Say Hello To Vantablack
It’s The Blackest Black There Is
Then there’s the whole “black hole” thing. A star can bring life to a planet with its – you guessed it – bright white light, but its gravity gobbling opposite is like a real life Darth Vader to everything in the universe (and what color does this Sith lord wear? ‘Nuff said). And when it comes to those researchers locked up in their labs, the notion of the “blackest black” becomes something of a physics claim to fame. In fact, the deeper the darkness, the less light is reflected back.
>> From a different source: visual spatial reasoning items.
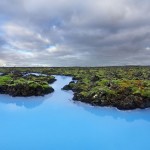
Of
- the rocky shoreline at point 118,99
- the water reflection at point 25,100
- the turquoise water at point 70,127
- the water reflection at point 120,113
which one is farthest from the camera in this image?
the water reflection at point 25,100

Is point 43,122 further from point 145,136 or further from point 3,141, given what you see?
point 145,136

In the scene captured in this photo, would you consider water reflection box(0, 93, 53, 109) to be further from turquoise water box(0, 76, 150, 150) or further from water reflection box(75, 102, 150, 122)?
water reflection box(75, 102, 150, 122)

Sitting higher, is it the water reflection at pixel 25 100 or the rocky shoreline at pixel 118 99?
the rocky shoreline at pixel 118 99

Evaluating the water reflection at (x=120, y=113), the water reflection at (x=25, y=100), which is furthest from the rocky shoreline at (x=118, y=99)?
the water reflection at (x=25, y=100)

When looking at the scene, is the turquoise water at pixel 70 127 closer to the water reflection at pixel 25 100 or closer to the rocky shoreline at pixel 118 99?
the water reflection at pixel 25 100

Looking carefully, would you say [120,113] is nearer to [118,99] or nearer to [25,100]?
[118,99]

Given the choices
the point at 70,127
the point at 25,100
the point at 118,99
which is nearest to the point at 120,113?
the point at 118,99

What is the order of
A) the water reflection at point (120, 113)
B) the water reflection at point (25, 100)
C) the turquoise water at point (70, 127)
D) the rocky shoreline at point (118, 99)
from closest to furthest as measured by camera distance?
the turquoise water at point (70, 127) → the water reflection at point (120, 113) → the rocky shoreline at point (118, 99) → the water reflection at point (25, 100)

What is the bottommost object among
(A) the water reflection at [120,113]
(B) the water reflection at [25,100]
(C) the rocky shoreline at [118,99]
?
(B) the water reflection at [25,100]
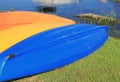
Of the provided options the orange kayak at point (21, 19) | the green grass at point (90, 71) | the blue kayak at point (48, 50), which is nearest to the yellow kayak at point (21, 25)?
the orange kayak at point (21, 19)

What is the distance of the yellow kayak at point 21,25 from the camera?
20.6ft

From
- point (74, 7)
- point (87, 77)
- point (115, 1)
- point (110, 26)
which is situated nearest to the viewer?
point (87, 77)

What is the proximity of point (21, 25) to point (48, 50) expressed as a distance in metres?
1.16

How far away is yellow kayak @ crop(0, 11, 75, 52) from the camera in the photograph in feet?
20.6

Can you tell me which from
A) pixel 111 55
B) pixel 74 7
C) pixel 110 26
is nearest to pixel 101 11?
pixel 74 7

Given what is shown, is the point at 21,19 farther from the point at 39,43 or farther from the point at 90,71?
the point at 90,71

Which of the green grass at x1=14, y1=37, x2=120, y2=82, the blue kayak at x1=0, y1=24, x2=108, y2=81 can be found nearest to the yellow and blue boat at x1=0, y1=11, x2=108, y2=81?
the blue kayak at x1=0, y1=24, x2=108, y2=81

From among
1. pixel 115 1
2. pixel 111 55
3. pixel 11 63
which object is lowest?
pixel 115 1

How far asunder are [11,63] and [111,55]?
2890 mm

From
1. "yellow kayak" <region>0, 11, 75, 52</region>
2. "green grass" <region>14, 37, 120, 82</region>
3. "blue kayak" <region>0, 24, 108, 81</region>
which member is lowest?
"green grass" <region>14, 37, 120, 82</region>

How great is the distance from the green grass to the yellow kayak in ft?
2.86

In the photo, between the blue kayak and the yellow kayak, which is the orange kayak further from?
the blue kayak

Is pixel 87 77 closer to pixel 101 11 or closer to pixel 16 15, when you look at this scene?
pixel 16 15

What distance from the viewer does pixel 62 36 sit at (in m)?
6.64
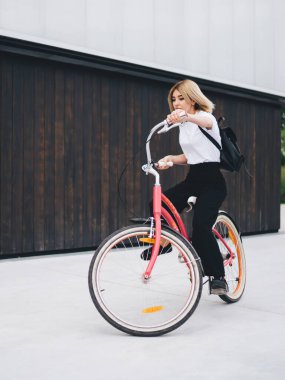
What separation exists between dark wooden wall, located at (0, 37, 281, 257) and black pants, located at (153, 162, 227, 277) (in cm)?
374

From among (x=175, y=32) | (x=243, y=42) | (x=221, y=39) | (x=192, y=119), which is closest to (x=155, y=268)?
(x=192, y=119)

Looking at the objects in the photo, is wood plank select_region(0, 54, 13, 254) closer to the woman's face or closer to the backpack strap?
the woman's face

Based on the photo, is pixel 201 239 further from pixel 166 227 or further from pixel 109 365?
pixel 109 365

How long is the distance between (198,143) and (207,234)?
0.67m

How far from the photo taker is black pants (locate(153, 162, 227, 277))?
4.69m

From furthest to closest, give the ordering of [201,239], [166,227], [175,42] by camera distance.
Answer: [175,42], [201,239], [166,227]

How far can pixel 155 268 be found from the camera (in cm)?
459

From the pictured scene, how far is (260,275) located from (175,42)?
4337 millimetres

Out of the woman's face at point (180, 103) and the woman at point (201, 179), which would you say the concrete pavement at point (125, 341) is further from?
the woman's face at point (180, 103)

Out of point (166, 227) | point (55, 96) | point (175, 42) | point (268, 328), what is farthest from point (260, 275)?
point (175, 42)

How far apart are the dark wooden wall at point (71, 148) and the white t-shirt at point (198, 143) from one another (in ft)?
12.5

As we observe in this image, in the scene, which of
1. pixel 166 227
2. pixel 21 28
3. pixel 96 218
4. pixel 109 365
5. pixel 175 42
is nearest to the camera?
pixel 109 365

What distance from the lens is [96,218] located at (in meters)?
9.08

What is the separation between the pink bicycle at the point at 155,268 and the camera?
4207mm
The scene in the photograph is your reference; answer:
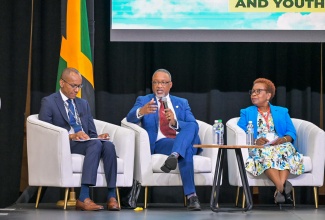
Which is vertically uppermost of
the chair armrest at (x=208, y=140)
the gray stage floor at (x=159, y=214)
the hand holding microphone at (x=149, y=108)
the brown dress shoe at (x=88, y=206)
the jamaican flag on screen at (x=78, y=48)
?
the jamaican flag on screen at (x=78, y=48)

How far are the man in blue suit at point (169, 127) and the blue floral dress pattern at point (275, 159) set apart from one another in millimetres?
490

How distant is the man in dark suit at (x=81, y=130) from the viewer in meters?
5.82

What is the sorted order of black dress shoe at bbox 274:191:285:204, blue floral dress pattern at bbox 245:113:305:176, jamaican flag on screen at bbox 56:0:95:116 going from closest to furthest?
black dress shoe at bbox 274:191:285:204 → blue floral dress pattern at bbox 245:113:305:176 → jamaican flag on screen at bbox 56:0:95:116

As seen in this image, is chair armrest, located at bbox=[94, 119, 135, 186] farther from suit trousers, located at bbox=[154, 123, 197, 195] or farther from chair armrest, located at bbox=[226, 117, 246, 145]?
chair armrest, located at bbox=[226, 117, 246, 145]

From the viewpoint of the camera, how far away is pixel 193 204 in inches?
233

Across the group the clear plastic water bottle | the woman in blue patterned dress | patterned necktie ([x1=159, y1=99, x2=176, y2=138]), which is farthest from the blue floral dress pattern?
patterned necktie ([x1=159, y1=99, x2=176, y2=138])

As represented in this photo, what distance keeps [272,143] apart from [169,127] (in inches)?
34.5

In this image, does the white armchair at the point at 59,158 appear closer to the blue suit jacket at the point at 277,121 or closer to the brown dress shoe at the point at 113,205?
the brown dress shoe at the point at 113,205

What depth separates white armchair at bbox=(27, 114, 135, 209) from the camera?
5840 millimetres

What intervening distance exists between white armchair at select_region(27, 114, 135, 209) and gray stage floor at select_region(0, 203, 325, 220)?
0.24 m

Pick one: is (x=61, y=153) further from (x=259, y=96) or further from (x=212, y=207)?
(x=259, y=96)

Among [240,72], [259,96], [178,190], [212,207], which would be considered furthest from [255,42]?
[212,207]

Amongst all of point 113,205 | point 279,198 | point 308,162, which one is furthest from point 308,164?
point 113,205

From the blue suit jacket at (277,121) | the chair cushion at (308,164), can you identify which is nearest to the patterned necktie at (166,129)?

It Absorbs Almost 100% Of All Light
Well, believe it or not, there is now a black that can swallow 99.8% of thrown light. Called Vantablack (or in its next generation incarnation, Vantablack S-VIS, it’s a kind of backwards camouflage. When you see it, your eye cannot process the lack of color and light. Instead, the image seems faked, or even photoshopped. Neither is the case. It can even turn 3-D into 2-D. Amazing.